---------- Recorded data ----------

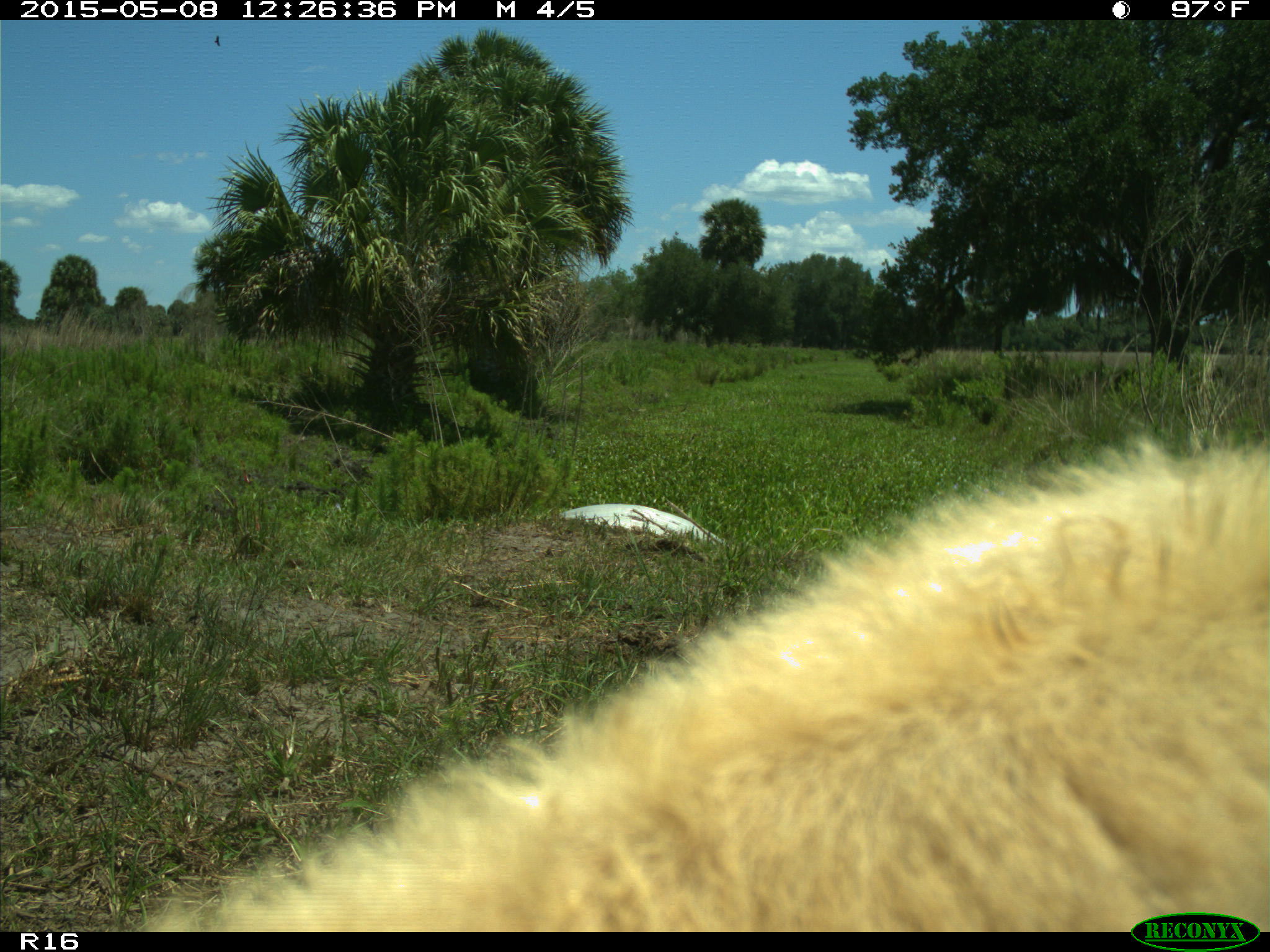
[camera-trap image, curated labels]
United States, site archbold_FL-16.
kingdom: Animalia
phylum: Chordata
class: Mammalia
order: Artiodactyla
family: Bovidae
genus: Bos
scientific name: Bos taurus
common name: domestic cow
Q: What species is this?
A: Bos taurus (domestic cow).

----------
---------- Recorded data ----------

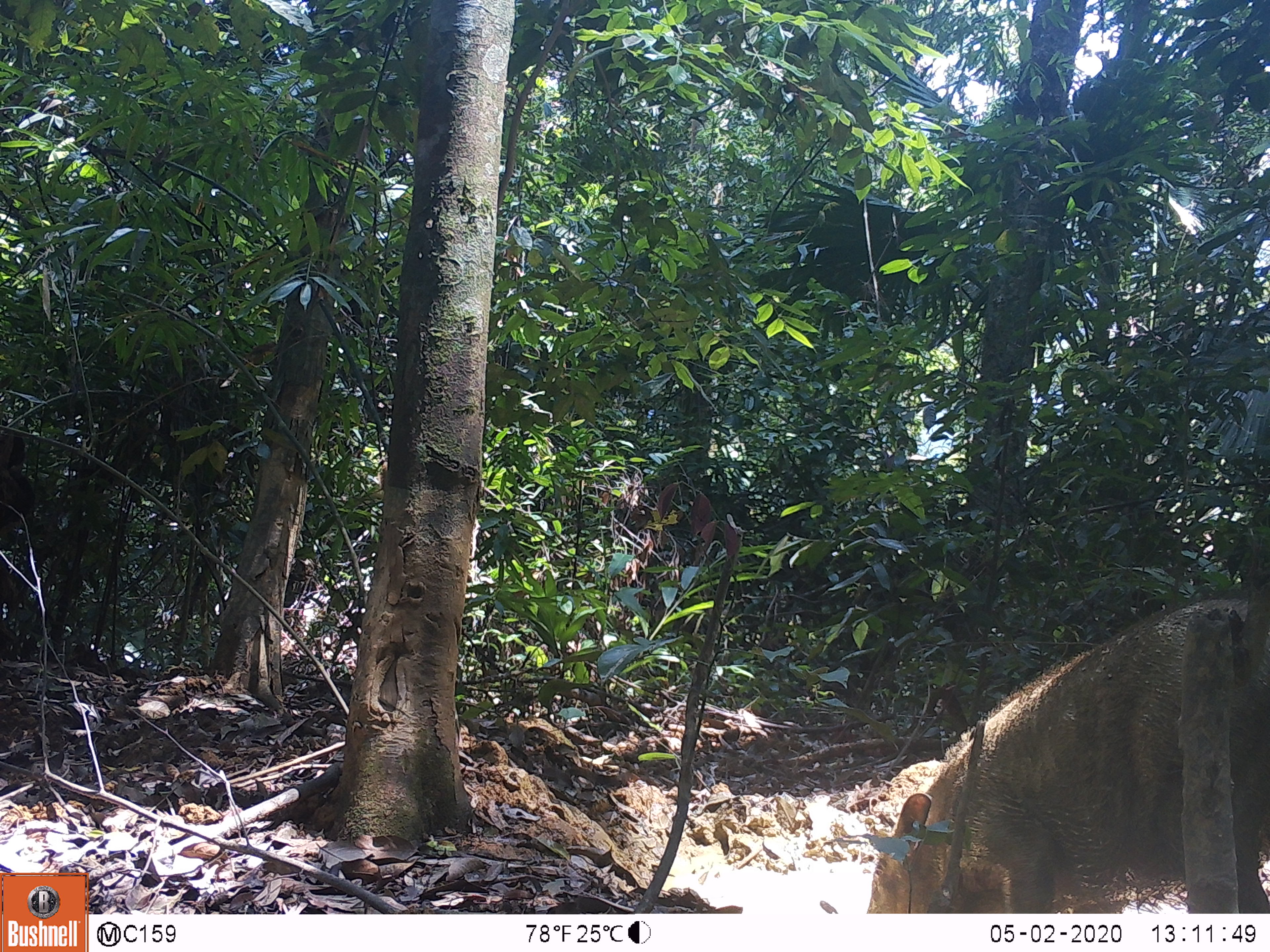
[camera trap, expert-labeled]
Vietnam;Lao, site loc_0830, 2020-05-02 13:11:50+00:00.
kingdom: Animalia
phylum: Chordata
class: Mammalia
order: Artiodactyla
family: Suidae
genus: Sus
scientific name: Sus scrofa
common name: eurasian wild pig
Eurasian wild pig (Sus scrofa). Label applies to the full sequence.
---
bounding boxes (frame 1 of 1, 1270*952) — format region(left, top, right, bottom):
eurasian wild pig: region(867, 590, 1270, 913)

----------

Task brief -> Print again the lines of the entries above that fall between the line holding "[camera-trap image, curated labels]" and the line holding "A: Bos taurus (domestic cow).", inclusive, exactly as they stand.

Solution to this exercise ->
[camera-trap image, curated labels]
United States, site archbold_FL-16.
kingdom: Animalia
phylum: Chordata
class: Mammalia
order: Artiodactyla
family: Bovidae
genus: Bos
scientific name: Bos taurus
common name: domestic cow
Q: What species is this?
A: Bos taurus (domestic cow).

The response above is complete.